En muchas tradiciones religiosas teístas son los intercesores o los protectores y son objeto de culto por entenderse que, después de muertos, disfrutan de la compañía de la divinidad.

En la tradición cristiana se trata de personas destacadas por sus virtudes y son como modelos capaces de mostrar a los demás un camino ejemplar de perfección. Como, de acuerdo con la Biblia, Dios es amor,[2] su principal virtud es, consecuentemente, su capacidad para amar a Dios y a los demás seres humanos. La religión cristiana considera además que toda la humanidad está llamada a ser santa y a seguir a los santos, que representan el ejemplo de creencia y seguimiento de Dios cuya vida puede resumirse en un sólo concepto: el amor al ser supremo.

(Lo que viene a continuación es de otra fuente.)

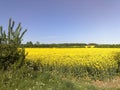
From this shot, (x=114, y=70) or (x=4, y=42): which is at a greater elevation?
(x=4, y=42)

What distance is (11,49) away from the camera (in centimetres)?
1442

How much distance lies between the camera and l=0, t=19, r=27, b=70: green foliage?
1414cm

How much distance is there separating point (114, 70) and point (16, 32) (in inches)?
257

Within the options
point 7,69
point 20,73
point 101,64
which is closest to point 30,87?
point 20,73

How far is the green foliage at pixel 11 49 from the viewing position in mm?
14141

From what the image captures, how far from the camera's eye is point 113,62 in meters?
18.4

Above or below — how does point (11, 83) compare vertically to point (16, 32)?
below

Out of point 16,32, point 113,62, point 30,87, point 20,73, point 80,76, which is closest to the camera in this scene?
point 30,87

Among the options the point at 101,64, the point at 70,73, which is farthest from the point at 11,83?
the point at 101,64

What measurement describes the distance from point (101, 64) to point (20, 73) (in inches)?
236

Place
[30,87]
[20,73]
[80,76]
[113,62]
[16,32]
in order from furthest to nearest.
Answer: [113,62], [80,76], [16,32], [20,73], [30,87]

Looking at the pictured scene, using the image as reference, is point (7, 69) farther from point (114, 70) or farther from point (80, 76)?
point (114, 70)

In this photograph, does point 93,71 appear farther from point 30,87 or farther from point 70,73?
point 30,87

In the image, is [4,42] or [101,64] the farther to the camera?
[101,64]
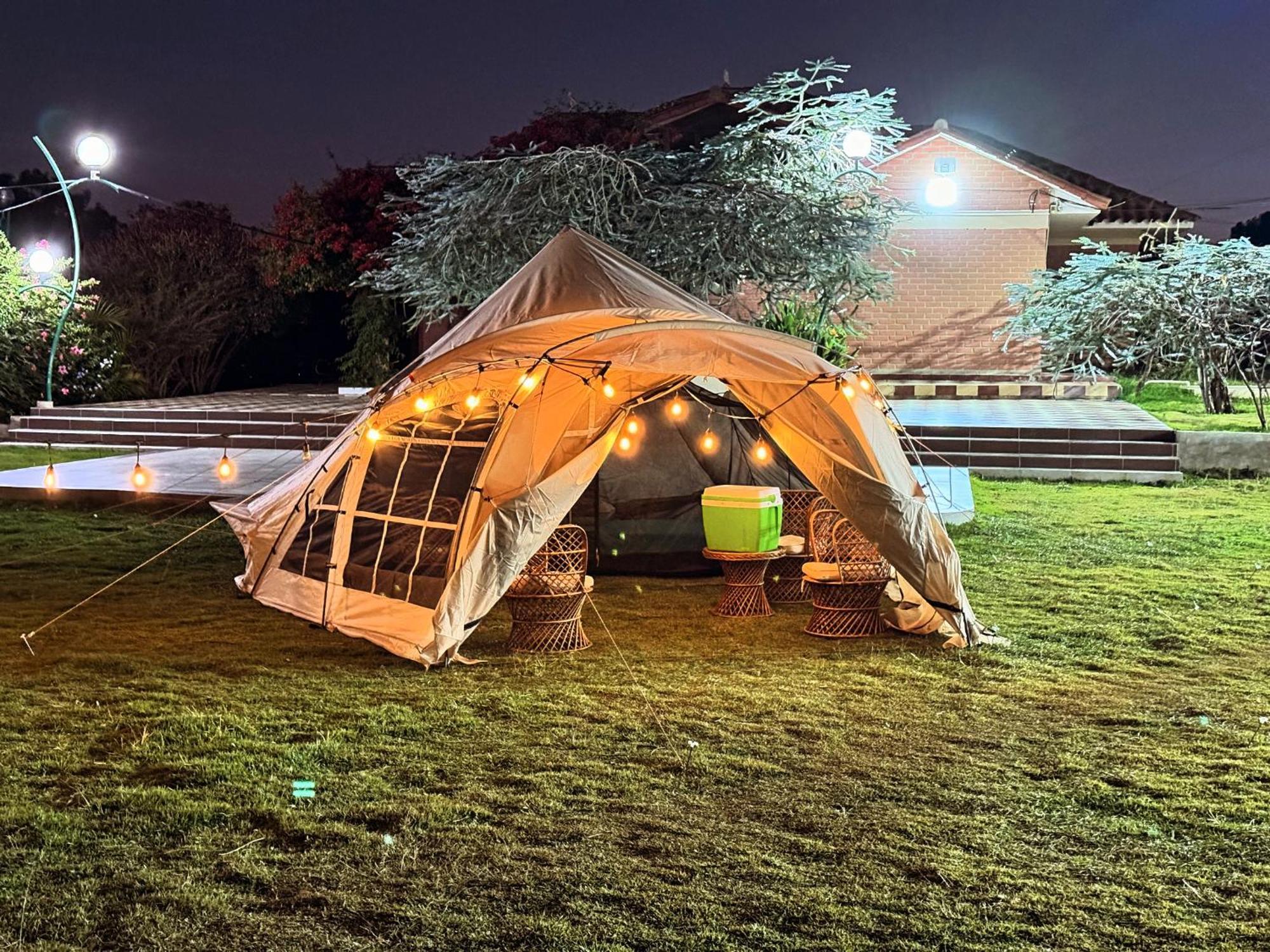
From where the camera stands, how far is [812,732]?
4867 millimetres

En la Iglesia católica el reconocimiento de un «santo» se produce después de un proceso judicial llamado canonización. Actualmente, sólo el Papa, al quien se llama protocolariamente «Su Santidad», puede determinar la santidad de fieles católicos. Este proceso tiene análogos en algunas otras confesiones cristianas.

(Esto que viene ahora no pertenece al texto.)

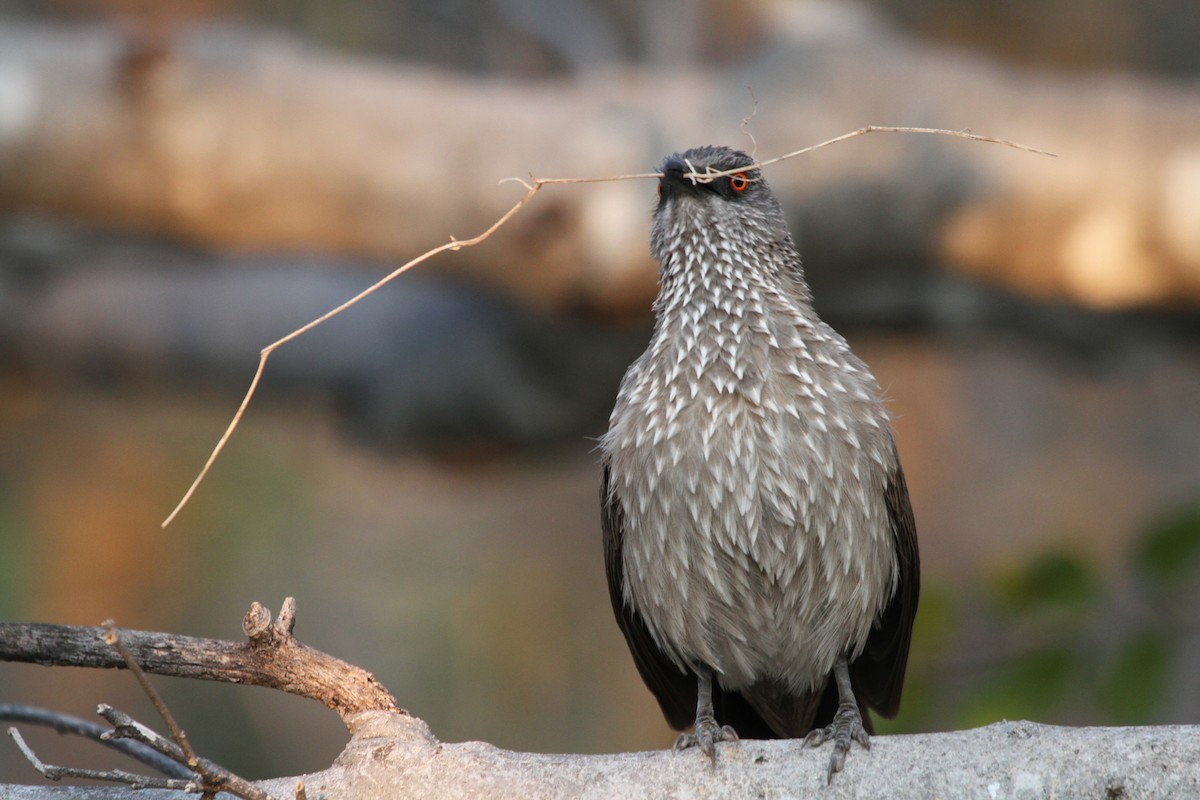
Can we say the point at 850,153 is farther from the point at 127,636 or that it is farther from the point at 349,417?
the point at 127,636

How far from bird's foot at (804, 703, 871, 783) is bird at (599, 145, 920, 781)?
0.16 metres

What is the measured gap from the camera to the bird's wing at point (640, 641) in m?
3.66

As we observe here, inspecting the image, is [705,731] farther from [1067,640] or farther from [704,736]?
[1067,640]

En el budismo, al no existir el concepto de Dios, un santo es una persona iluminada o cercana a la iluminación, y por consiguiente, al Amor Universal. De este modo, es su karma el que determina su grado de pureza espiritual, el cual puede ser verificado por medios metafísicos ( percepción extrasensorial de los chakras) por otros santos. Al orar y fijar el pensamiento en una figura santa o en algo relacionado con ella se entra en conexión metafísica respecto a determinado campo de la conciencia con lo que representa dicha figura y con todos los que estén y hayan estado pensando u orando sobre lo mismo. Así, estas figuras se realizan desde tiempos ancestrales con colores vivos y detalles característicos invariables para, según la creencia, facilitar una imagen mental común. Por lo tanto, el objetivo no es realmente venerar lo sagrado, sino entrar en conexión con la conciencia universal, aunque, para evitar el apego, no suele recalcarse ningún objetivo. Actualmente, y para santos aún vivos o de vida reciente, se usan también fotografías.

Por otro lado, si bien la mayor parte de las religiones de la India tienen a menudo tendencias sincretistas, no es así en los tres grandes monoteísmos ( Judaísmo, Cristianismo e Islam), que conciben la santidad encuadrada en una pertenencia comunitaria o sacramental. El islam y el cristianismo protestante rechazan incluso la noción de santo y el culto dedicado a los seres humanos. Esto no impide, no obstante, al islam popular haber desarrollado, al margen de las corrientes oficiales y cultas, un fervor en torno a las tumbas de los santos.